# PROMPT
Write out the text of every entry below word for word, without the pictures.

# DATA RECORDS

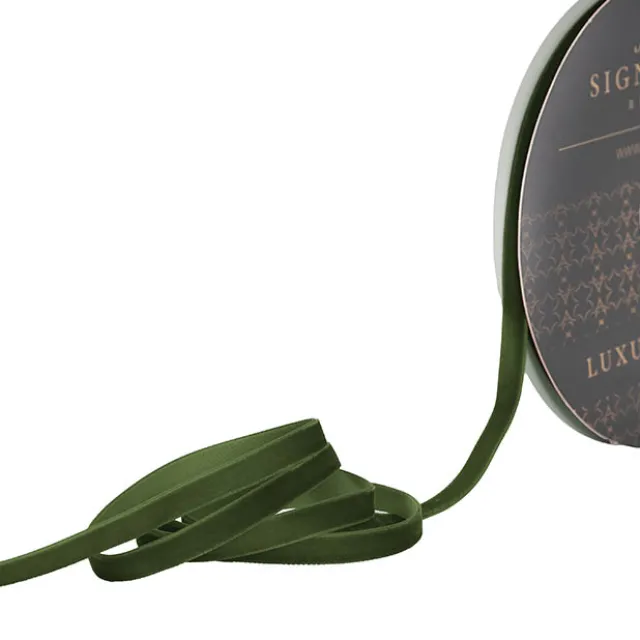 Ribbon Premium Plush Velvet Woven Edge Moss Green (10mmx20m)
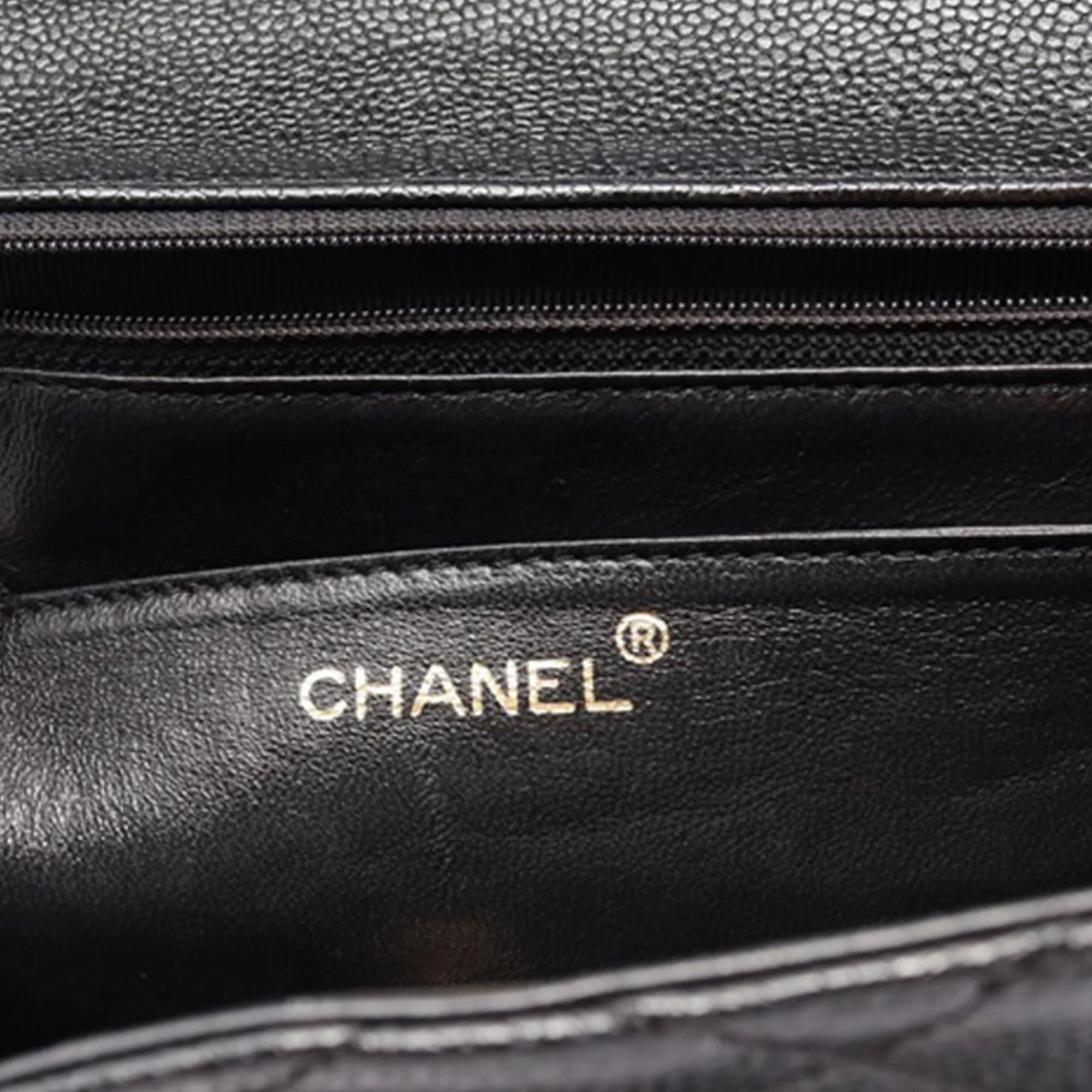 Black Chanel Caviar Kelly Top Handle Handbag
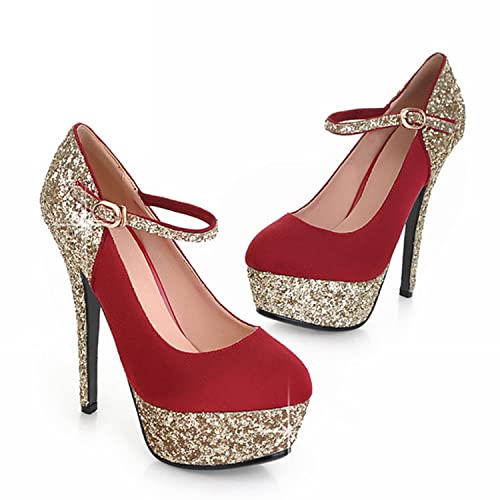 LYYSKY Womens Fashion 14CM Stiletto High Heels Platform Round Toe Ankle Strap Pumps Sequins Evening Dress Party Wedding Prom Shoes4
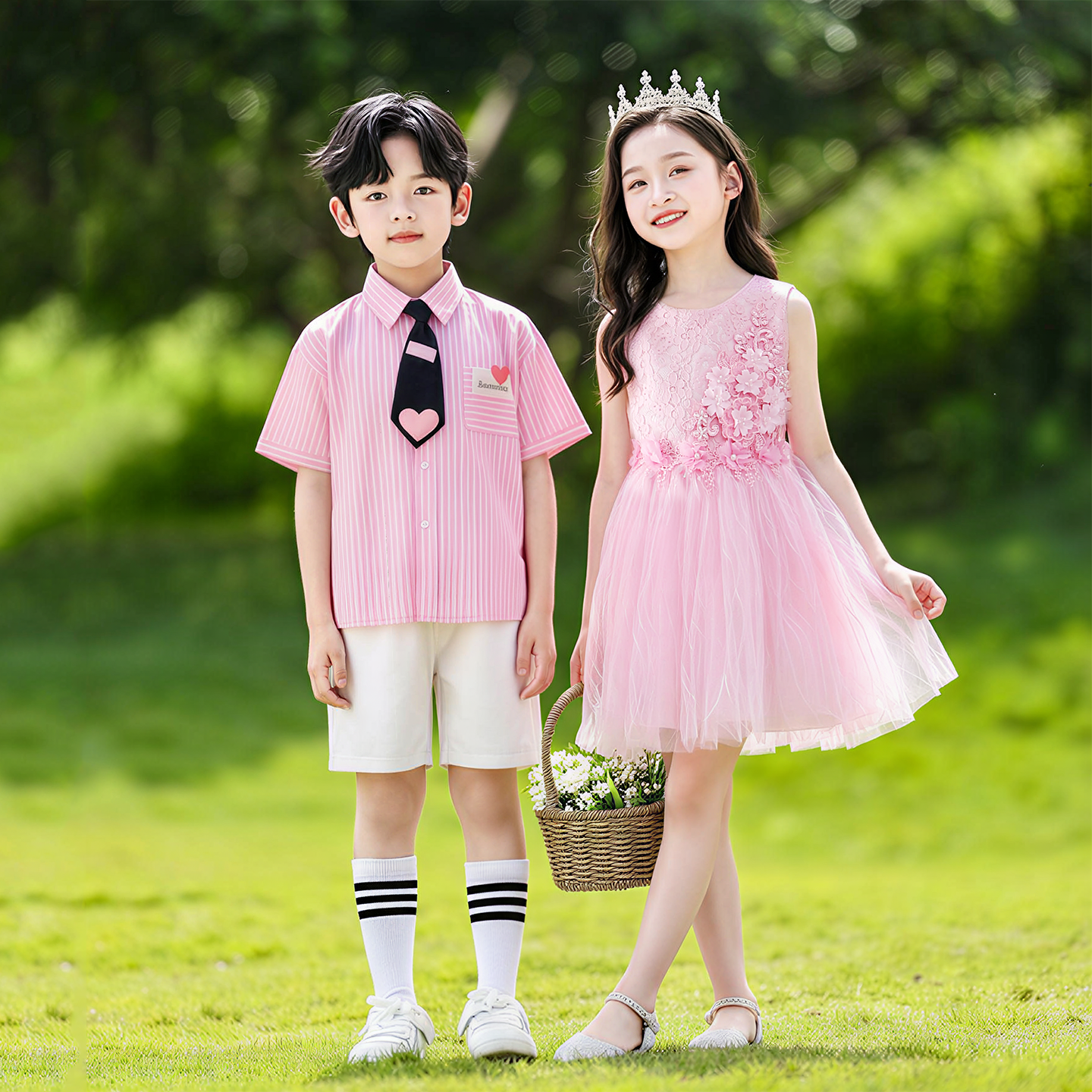 六一儿童节演出服粉色女童公主舞蹈蓬蓬连衣裙幼儿园毕业表演服装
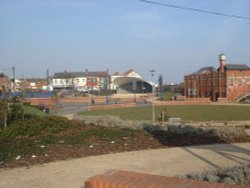 Withernsea, East Yorkshire. Valley gardens with its music stage. For all sort of recreation. Wallpaper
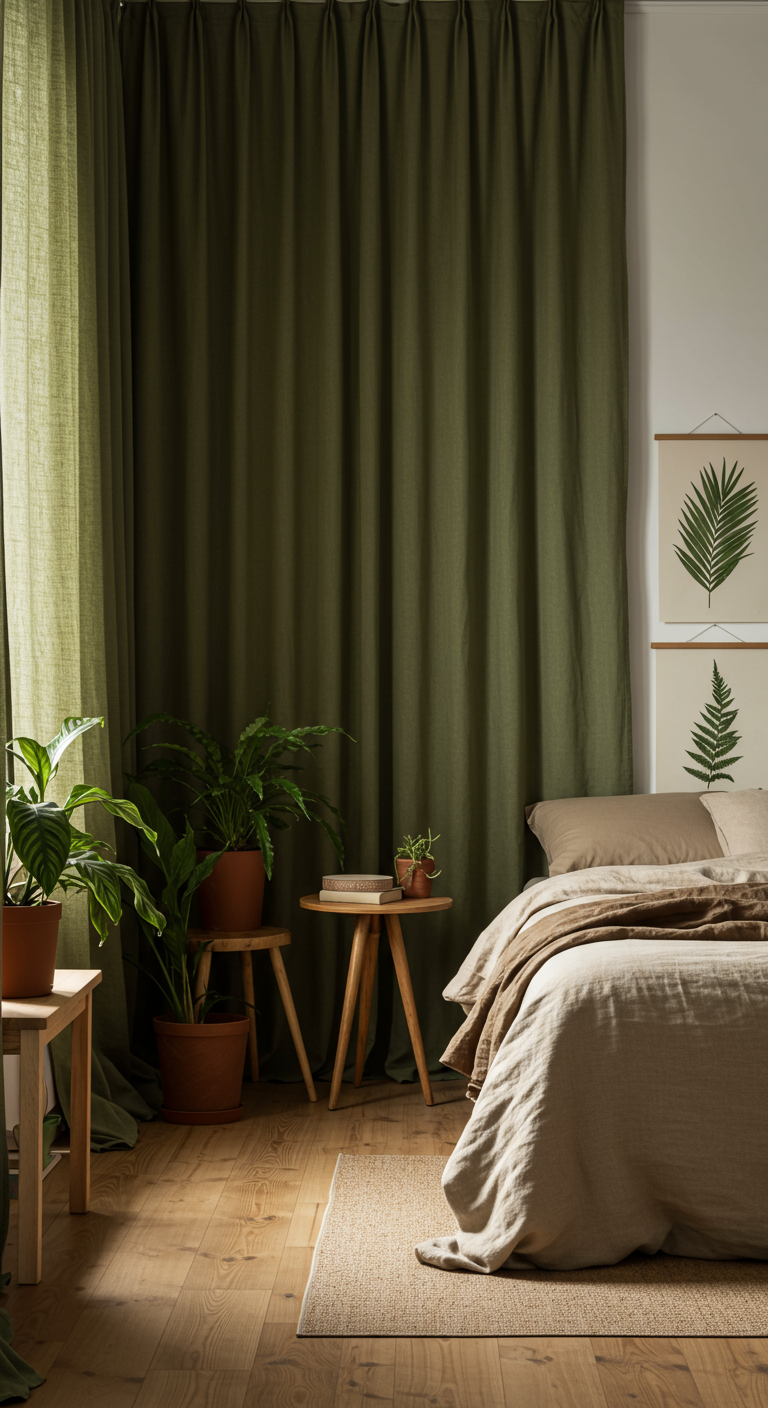 Slaapkamer met olijfgroene linnen gordijnen, houten meubels en planten.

# EXERCISE RESULT
 Ribbon Premium Plush Velvet Woven Edge Moss Green (10mmx20m)
 Black Chanel Caviar Kelly Top Handle Handbag
 LYYSKY Womens Fashion 14CM Stiletto High Heels Platform Round Toe Ankle Strap Pumps Sequins Evening Dress Party Wedding Prom Shoes4
 六一儿童节演出服粉色女童公主舞蹈蓬蓬连衣裙幼儿园毕业表演服装
 Withernsea, East Yorkshire. Valley gardens with its music stage. For all sort of recreation. Wallpaper
 Slaapkamer met olijfgroene linnen gordijnen, houten meubels en planten.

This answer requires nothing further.